My faith is strong but my feelings were running the gamut. I, finally, with all the seriousness in my heart, on my drive to work I had to ask God for strength to get me through these last few days. As soon as I did, I felt a peace, a relief.
Even with my faith & optimism, sometimes negativity creeps in & eventually it makes a home in my head. The same negativity where doubt about embarking on this adventure leads me to believe this will never work. And I just like that I forget that I have more power, more courage than I give myself credit for. I force myself to smile until I feel it from the heart because it's the best, cheapest therapy I can find (then I crack up because I imagine I must look crazy, hard to feel bad through real laughter). I ask God for strength to move me through these moments.

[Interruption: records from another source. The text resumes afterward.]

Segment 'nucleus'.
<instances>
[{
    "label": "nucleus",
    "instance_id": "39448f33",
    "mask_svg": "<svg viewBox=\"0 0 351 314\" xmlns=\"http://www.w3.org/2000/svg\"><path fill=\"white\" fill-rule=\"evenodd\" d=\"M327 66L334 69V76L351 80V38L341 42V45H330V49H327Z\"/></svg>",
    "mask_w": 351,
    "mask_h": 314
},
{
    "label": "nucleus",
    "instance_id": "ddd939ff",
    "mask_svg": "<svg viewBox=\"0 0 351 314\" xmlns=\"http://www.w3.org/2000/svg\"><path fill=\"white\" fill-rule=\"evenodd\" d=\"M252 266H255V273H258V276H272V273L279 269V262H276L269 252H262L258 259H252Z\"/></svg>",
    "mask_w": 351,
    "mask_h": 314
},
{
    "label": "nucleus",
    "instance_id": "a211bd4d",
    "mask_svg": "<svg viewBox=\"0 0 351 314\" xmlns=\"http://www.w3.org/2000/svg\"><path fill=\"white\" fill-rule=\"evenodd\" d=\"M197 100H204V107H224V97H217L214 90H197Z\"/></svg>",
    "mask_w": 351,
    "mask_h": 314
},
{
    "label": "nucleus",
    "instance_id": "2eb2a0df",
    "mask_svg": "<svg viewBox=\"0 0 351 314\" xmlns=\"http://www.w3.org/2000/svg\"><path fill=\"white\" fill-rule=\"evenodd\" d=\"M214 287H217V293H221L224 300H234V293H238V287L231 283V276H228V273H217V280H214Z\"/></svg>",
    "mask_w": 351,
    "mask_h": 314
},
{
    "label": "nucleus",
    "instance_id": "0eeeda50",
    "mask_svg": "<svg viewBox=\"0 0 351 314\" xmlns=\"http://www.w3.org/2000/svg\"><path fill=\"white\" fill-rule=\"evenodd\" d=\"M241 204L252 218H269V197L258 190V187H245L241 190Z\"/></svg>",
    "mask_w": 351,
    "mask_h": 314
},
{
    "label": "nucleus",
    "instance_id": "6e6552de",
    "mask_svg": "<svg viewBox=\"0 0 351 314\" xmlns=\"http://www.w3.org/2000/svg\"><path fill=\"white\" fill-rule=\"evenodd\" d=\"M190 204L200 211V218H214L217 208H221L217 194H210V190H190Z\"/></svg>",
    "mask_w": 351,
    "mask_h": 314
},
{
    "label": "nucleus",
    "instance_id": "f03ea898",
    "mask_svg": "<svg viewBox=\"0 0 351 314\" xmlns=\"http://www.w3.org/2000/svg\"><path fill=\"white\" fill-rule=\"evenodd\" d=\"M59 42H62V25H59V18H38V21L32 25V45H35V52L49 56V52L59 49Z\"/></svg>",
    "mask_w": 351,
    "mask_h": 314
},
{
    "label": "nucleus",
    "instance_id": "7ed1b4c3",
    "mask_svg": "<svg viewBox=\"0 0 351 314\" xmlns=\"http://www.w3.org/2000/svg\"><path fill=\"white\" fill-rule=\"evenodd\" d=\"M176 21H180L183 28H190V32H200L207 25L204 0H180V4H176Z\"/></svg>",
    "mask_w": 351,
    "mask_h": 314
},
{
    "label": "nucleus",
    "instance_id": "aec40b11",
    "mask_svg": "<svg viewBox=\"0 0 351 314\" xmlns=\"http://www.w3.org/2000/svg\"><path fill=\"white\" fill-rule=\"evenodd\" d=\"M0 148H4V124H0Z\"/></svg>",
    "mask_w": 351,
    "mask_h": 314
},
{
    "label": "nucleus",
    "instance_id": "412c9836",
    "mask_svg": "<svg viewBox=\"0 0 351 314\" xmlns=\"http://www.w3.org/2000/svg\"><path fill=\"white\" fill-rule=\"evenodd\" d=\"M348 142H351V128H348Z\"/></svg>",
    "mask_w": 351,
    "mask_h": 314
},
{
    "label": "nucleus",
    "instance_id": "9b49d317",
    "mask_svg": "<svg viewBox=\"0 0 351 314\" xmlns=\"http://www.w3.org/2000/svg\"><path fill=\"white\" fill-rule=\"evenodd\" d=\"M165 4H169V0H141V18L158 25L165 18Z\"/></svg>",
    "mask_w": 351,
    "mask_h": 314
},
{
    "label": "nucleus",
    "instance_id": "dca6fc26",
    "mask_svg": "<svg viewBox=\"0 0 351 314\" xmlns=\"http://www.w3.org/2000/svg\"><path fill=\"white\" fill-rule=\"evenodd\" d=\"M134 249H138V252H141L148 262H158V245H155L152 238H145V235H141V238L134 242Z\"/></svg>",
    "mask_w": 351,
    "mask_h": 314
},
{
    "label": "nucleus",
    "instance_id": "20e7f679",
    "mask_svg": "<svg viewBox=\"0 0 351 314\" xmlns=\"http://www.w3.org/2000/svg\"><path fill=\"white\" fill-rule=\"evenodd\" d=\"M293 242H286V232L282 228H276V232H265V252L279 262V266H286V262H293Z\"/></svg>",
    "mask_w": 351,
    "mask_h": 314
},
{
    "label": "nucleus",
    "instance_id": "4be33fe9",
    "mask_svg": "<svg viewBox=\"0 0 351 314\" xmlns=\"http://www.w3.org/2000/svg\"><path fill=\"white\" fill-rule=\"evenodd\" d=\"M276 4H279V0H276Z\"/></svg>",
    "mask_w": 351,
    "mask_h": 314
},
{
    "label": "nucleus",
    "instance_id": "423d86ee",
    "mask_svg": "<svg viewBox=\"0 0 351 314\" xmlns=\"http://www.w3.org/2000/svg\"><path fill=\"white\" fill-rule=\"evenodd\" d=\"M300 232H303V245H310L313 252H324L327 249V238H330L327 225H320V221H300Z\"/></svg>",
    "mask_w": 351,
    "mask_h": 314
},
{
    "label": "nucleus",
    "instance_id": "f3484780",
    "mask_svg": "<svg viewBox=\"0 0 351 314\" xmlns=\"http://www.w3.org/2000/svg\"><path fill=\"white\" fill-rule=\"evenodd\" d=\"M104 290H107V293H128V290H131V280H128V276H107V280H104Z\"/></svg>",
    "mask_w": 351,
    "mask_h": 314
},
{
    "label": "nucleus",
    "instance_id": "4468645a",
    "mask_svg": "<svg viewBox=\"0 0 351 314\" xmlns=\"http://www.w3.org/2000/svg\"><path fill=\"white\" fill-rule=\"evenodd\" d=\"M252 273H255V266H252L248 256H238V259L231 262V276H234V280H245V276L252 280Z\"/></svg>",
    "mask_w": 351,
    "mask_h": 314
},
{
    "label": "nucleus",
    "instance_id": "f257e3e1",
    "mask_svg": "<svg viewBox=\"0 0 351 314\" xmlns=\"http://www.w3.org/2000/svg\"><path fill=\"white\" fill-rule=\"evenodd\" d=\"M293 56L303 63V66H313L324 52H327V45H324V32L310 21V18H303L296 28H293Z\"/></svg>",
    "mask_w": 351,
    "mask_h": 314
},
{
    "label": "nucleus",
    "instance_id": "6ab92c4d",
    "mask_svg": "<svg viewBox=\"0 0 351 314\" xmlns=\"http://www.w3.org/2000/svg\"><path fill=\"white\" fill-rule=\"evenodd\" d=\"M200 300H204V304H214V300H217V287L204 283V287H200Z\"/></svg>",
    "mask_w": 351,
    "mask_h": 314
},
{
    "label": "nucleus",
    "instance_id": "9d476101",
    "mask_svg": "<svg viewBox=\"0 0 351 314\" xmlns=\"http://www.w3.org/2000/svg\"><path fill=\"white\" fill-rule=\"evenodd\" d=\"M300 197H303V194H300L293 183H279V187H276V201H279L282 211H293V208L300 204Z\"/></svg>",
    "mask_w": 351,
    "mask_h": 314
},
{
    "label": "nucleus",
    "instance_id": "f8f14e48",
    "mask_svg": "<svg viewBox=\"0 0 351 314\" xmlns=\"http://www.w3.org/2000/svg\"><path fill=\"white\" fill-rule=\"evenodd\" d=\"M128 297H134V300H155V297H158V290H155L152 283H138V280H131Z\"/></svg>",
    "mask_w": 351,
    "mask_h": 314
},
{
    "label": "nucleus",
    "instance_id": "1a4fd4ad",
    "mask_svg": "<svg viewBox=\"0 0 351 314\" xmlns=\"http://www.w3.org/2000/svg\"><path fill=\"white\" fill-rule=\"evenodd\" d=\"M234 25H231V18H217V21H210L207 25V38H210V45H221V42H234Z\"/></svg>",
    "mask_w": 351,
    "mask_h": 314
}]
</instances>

And I receive it. The loop of self-doubt interrupts for a sec & I can feel God's grace comfort me. And I'm asking for strength all day long because it's a constant crumble-rebuild-crumble-rebuild.
I remember that He's brought me through everything, has led me to TTC on my own, & certainly wouldn't leave me when I need Him most.
I'm incredibly spiritual & thank God for that because church & me don't get along too tough. I feel God's blessings & direction, I have to remind myself that no matter what I'll be ok.
I pray for peace & blessings for family, friends, pets & people I meet & people I don't know. I think that should cover everybody on planet Earth. I'm praying for Evelyn, my 2ww cycle-sister-buddy, whose support & resilience will be such a wonderful example for the children she'll carry & raise. I pray for all IFs, SMBCs & for anyone who has love to share with children borne of us, God willing.
Thank you, God, in advance.
(And please take a moment to pray for Jen, in early pregnancy with twins & who was having contractions as early as yesterday.)